**Spatial reasoning question data**
_ _ _ _ _

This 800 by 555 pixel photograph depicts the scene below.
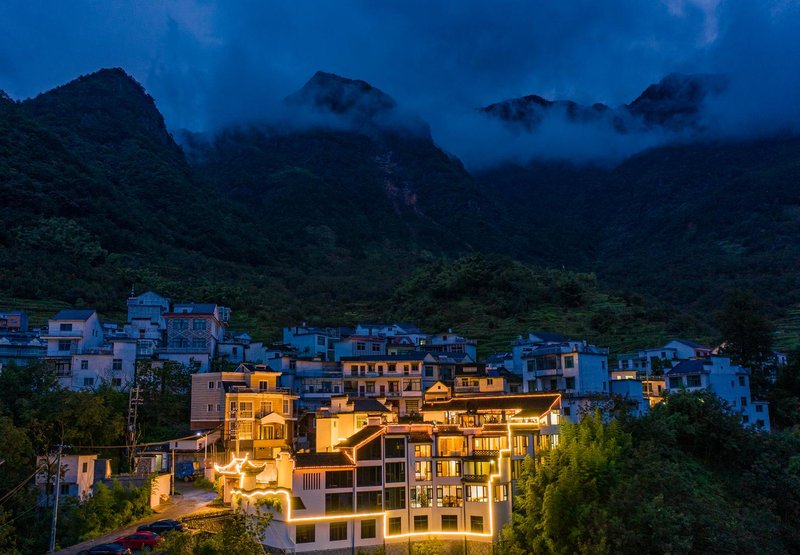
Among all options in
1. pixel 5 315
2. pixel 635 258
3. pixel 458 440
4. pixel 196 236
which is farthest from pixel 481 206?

_ _ _ _ _

**Stated problem**
Retype the listing above word for word, line by line, but leave out the picture.

**Written answer**
This 800 by 555 pixel photograph depicts the scene below.
Among all options in
1. pixel 5 315
2. pixel 635 258
3. pixel 458 440
4. pixel 196 236
which is farthest from pixel 481 206?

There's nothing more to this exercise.